In Paris, Littérateur André (The Counterfeiters) Gide, 81, motored to the Comédie Française to sit in a red velvet seat and mastermind every rehearsal of the first stage adaptation of one of his novels, Lafcadio’s Adventures, written 36 years ago. A satire about a motiveless murder, the play is due to open next week.
Entrances & Exits
Out of the hospital and home for convalescence came two daughters of California’s Governor Earl Warren. Nina (“Honey Bear”), 17, had had a bout with polio, but her doctor predicted that she would be hale & hearty after a year and a half of treatment. Dorothy, 19, faced a week in bed after cracking some ribs and puncturing a lung in an auto accident.
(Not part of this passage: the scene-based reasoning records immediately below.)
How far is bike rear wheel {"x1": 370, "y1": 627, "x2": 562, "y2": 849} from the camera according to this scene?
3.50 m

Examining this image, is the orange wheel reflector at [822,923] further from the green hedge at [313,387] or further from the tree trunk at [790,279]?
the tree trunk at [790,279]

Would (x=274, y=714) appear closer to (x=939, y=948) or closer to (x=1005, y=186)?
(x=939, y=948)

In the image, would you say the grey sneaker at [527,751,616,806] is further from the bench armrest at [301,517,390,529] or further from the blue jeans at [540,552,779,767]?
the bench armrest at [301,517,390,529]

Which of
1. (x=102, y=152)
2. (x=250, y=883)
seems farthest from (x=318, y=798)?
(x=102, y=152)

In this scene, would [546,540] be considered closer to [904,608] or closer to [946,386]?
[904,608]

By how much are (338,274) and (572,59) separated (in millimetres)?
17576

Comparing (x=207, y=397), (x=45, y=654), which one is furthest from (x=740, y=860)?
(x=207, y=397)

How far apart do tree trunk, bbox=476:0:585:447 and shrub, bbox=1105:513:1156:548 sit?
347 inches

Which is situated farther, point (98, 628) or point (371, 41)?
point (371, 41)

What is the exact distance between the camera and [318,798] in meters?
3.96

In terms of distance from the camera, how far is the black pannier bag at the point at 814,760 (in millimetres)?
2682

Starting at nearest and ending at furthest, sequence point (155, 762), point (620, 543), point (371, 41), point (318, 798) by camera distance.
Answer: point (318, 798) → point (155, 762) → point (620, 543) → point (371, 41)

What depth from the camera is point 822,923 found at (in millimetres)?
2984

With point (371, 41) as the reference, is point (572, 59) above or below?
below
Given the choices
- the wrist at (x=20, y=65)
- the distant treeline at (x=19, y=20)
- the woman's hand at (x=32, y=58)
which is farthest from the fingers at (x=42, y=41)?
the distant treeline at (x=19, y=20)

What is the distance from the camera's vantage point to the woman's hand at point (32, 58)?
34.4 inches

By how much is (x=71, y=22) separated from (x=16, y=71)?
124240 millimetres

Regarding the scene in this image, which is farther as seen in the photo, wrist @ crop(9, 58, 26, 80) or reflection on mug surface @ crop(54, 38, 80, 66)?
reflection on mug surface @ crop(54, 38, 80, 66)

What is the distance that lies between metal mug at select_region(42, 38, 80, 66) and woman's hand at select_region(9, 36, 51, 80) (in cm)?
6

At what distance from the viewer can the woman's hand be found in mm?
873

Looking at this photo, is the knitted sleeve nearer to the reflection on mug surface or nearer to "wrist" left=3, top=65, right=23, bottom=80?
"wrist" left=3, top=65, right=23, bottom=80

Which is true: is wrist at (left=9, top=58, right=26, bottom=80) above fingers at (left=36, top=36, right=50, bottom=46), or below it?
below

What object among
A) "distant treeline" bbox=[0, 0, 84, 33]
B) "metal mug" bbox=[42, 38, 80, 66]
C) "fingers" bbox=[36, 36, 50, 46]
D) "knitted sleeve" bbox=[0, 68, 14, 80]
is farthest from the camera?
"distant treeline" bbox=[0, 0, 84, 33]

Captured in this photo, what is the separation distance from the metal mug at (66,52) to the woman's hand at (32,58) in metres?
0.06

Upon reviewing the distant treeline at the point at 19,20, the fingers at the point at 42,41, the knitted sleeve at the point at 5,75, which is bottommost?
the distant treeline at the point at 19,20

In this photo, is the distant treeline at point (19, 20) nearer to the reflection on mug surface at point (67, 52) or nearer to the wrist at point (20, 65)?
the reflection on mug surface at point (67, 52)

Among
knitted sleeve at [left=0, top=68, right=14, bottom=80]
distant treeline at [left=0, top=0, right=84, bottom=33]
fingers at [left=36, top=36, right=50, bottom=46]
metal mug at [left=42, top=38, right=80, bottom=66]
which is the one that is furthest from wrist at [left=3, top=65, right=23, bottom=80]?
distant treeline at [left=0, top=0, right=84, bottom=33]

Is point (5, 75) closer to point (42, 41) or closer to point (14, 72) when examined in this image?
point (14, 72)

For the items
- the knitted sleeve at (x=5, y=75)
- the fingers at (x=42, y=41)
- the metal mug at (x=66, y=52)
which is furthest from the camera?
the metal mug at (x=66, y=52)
In Detroit, with their costumes, scenery and props all snowbound in Pittsburgh, Alfred Lunt and Lynn Fontanne followed through the-show-must-go-on tradition, played I Know My Love in street clothes on a bare stage.
Leaving an understudy to play gold-digging Lorelei Lee for a couple of weeks, mop-haired Carol (Gentlemen Prefer Blondes) Channing hustled off to a Manhattan hospital to have her tonsils out.
When Cole Porter’s new musical, Out of this World, opened in Boston, orders, went out to tidy up the lyrics and dress up the cast, particularly Venus, who wore only four white doves. The producers agreed, grumbling: “We regret that the Boston censor has found reason to be shocked by the authentic Greek bacchanalian atmosphere.”
If she appeared weary before her Baltimore concert, said Coloratura Soprano Lily Rons, blame it on a youngster in the adjoining hotel room. “I, who need eight and nine hours of rest. What do I get? A crying baby and two hours of sleep.”
When a group of highstrung American Legionnaires in Dallas heard that Mezzo-Soprano Jennie Tourel was scheduled to be soloist in the cantata Alexander Nevsky, a eulogy to a 13th Century Russian patriot, they stirred up civic feeling against the lyrics. Everybody was happy after the word “Russians” was changed to “people,” “Russian soil” to “fertile soil,” “Russian valor” to “native valor.”
In London, old Storyteller Somerset Maugham, 76, took a realistic backward look: “I am very glad to be old because I know that we had a better life before 1914 than we have ever had since. When I look at my grandchildren, I anxiously wonder what sort of life lies before them.”